Новые ощущения озадачивали Сайхуна. Это были настоящие загадки и головоломки, которые предстояло разгадать. И таинственный шурф, и пони, и Лес Бесконечности, и кролик – были ли они реальными? Может, он просто сошел сума? Другая дилемма: существуют они внутри его восприятия или вне его? Может, это просто его личная точка зрения, которая ко всему еще и ошибочна? А может, неправильны все его предположения относительно реальности? В сутрах уже не раз указывалось, что те или иные объекты мира являются иллюзорными, что сосуществуют различные реальности. Измерения могут пересекаться в любой точке времени и пространства. Не исключено, что все это существует одновременно. Может вообще оказаться, что этот странный пони был единственной реальностью, тогда как весь остальной мир людей – сугубой иллюзией.

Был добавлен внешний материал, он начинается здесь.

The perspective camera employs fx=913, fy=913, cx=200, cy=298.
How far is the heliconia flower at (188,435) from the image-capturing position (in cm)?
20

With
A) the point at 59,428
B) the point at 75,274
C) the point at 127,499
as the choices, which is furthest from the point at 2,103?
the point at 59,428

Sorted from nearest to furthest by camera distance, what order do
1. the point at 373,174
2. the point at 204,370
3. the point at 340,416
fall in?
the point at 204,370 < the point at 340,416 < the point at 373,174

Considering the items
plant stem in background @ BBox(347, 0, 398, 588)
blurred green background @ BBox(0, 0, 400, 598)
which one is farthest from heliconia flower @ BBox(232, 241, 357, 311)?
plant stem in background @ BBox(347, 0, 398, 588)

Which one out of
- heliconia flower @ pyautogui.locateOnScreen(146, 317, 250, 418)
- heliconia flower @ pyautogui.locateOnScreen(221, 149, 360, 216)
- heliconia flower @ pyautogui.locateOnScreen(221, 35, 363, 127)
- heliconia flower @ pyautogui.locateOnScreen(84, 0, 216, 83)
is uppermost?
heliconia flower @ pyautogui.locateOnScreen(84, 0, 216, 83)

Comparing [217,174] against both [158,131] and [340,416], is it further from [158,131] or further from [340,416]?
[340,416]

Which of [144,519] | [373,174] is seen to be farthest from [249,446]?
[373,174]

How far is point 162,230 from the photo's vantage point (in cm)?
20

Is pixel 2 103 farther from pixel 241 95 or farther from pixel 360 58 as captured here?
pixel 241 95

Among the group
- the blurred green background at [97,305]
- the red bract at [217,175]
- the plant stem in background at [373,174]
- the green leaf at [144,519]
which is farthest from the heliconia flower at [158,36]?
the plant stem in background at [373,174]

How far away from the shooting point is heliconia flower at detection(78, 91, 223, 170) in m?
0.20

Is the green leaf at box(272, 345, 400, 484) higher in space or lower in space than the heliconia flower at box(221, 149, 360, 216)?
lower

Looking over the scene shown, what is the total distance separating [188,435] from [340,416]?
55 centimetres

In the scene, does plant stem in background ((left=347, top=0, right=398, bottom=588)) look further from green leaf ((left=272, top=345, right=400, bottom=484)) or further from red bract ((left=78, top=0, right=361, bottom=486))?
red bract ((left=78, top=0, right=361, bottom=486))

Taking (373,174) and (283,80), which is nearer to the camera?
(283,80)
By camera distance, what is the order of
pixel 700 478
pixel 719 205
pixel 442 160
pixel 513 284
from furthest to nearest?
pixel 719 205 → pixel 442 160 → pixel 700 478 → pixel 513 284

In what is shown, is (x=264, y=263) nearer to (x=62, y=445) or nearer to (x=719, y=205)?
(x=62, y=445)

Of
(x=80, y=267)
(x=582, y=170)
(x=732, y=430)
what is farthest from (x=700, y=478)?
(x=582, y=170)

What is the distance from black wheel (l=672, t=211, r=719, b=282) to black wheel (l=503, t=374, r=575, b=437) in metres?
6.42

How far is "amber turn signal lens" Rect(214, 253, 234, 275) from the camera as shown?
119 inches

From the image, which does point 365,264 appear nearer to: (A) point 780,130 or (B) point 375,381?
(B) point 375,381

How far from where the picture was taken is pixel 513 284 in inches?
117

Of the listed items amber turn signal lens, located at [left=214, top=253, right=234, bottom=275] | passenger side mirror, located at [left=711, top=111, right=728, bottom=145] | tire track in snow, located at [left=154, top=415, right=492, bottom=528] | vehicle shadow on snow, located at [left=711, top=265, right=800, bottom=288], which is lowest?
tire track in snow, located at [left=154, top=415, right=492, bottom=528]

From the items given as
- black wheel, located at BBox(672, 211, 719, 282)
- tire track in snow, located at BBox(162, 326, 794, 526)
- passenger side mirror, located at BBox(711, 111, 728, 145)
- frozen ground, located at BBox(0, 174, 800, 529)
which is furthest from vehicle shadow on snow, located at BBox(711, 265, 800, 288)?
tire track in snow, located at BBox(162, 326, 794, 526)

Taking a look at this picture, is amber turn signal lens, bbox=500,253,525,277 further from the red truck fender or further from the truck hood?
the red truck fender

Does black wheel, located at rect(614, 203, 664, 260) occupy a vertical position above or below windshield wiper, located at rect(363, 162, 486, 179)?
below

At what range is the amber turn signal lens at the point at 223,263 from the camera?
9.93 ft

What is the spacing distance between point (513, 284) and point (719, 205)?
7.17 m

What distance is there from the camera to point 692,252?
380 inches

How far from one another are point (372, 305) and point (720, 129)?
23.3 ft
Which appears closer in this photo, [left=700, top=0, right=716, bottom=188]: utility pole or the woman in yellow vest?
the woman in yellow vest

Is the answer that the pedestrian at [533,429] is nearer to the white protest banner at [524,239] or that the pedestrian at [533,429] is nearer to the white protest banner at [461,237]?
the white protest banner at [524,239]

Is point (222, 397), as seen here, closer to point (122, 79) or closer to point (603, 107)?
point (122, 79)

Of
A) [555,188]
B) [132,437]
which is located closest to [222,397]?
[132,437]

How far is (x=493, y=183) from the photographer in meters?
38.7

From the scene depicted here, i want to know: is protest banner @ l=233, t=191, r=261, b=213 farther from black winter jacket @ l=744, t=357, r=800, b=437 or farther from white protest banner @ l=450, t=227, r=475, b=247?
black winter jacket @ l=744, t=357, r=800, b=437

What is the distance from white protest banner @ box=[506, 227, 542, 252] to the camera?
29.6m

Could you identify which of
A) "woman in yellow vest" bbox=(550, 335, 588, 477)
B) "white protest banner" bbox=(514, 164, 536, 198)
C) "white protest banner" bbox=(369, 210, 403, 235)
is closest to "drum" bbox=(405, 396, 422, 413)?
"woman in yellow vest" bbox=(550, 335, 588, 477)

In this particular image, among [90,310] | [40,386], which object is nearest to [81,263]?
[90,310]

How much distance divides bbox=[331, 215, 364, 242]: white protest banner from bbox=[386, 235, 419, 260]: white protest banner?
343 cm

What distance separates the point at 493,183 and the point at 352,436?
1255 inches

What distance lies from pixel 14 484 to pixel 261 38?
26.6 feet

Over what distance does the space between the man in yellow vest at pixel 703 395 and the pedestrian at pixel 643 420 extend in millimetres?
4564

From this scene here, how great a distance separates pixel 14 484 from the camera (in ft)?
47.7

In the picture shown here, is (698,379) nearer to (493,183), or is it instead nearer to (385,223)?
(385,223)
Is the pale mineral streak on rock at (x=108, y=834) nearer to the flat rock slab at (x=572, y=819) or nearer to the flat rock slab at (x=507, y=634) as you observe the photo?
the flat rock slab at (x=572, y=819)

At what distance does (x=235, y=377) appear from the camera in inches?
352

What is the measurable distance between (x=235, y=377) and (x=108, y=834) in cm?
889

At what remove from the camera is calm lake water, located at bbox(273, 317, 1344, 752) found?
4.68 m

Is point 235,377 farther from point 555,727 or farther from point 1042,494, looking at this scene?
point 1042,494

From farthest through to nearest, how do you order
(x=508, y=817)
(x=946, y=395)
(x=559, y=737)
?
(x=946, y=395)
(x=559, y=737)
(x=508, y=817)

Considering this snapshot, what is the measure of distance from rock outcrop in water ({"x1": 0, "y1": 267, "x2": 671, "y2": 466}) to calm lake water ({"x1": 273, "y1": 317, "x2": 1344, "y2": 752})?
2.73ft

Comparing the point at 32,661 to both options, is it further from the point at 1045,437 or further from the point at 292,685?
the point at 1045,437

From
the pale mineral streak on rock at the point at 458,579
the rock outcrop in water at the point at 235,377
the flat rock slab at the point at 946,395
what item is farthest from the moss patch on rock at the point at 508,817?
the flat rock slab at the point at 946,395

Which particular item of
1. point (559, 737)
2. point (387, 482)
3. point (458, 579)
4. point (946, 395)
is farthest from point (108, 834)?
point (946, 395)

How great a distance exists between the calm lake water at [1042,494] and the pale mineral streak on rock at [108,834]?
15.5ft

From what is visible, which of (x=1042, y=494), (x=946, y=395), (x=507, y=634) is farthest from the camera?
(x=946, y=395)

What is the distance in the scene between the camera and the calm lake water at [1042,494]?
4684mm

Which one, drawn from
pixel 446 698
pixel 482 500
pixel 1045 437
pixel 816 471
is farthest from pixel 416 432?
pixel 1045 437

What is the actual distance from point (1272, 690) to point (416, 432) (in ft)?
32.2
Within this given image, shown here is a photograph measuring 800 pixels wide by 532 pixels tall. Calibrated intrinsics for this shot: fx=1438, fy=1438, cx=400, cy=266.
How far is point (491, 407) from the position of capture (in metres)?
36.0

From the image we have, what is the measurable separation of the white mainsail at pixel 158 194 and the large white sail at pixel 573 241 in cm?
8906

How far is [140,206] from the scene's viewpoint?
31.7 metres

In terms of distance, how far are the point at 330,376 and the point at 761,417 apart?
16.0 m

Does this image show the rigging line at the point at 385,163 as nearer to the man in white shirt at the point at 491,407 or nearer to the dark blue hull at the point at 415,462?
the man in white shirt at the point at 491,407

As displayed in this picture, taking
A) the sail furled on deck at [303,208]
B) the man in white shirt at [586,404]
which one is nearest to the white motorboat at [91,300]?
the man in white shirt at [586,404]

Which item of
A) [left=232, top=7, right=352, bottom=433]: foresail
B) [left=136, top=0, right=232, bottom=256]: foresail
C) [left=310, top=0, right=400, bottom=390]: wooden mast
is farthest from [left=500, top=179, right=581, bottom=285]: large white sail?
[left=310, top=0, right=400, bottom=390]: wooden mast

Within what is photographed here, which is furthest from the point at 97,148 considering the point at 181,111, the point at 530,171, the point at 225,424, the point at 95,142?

Но при этом Сайхун не сомневался, что он мог потеряться во мраке подземного шурфа, или заблудиться в лесу, или упасть в пропасть. Он все размышлял, существовало ли все это независимо от него или представляло собой лишь проекцию его собственной психики. В течение многих месяцев он сталкивался и с другими событиями, которые были столь неоднозначны, что мучившие Сайхуна вопросы становились еще более жгучими. Где бы ни находился первоисточник реальности, он определенно мог воздействовать на Сайхуна физически, умственно и духовно.